Today’s training called for swimming. As with a lot of my training recently, I’ve finally been getting back on track with what I should be doing. With my Sprint Triathlon coming, I really want to make sure to be getting my swimming in just for peace of mind.
Today my goal when I went to the pool was to just swim. I wanted to just remind myself that I can do this. So I swam and I swam and I swam some more. Not stopping. No putting my feet down. I wanted to do 20 lengths of the pool which is 1/4 mile as with my Tri it was not all smooth or pretty. What it ended up being was 24 lengths. I was feeling good so I thought more is better.
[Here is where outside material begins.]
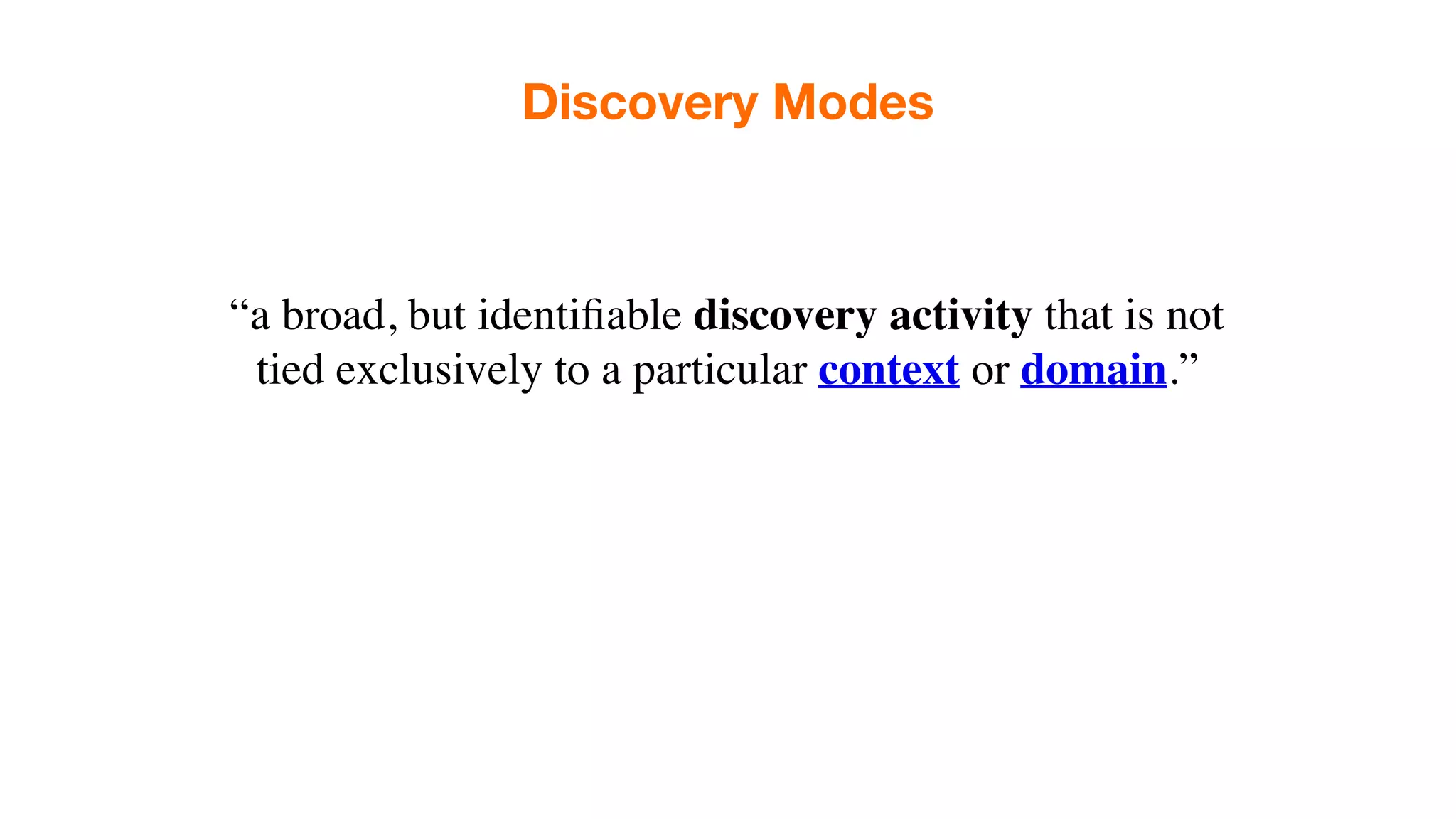 Discovery Modes
“a broad, but identiﬁable discovery activity that is not
tied exclusively to a particular context or domain.”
The thing about swimming in the pool is there is no panic. There are no waves crashing in my face and there is no mental game. One day I hope to swim this event feeling confident in my swim and not that I am going to drown. I’m not sure that will ever happen, but that’s ok. If one thing the swim does, it teaches me not to give up.
In my coach’s last email to me she told me to “keep it easy.” It’s funny this seems to be the motto for this event. In looking at my results this last few years is that I keep it easier and easier….
Case in Point
Total Swim T1 Bike T2 Run Standings
Sept 8, 2013 01:34:10 23:13 3:43 34:22 3:34 29:18 582/1142
Sept 7, 2014 01:53:13 20:03 3:27 1:01:34 1:15 27.54 356/833
**2014 Iron Girl bike miles were 15 compared to Iron Girl 2013 at 10
Sept 13, 201515 2:12:42 20:53 6:21 11:11:07 2:30 31.53 522/729
It seems like every year I am keeping it easier and easier. I don’t think this year will be any exception especially since I am running 14 miles the day before, not wearing my Garmin, and haven’t been on my bike all summer. In looking at these results I realize that I’ve been pretty consistent with my swim probably since I do it as a cross training exercise. My bike, on the other hand hasn’t really left my shed a lot this summer. My Bad.
So I’m throwing the gauntlet down. This year, I expect nothing. I, as always, expect it to be hard. I expect to finish, but I do not expect to break any records.
Some might ask why I continue to do this race if I am not actually planning to race it hard. I do it because as my friend who knows me so well so correctly put it. It reminds me of where I started. It holds a special place in my heart.
No this race has never been good as the first year when both the training and actual race was done with friends. Yes, it is a little sad going to a big event by yourself and not sharing the day with anyone. But that also doesn’t take away from how much I enjoy it. So I will suit up, make the lonely drive at 4:30 in the morning, and run this event in a week and not regret a single minute of it. This is the one event that I can honestly say that I would miss if I didn’t do it.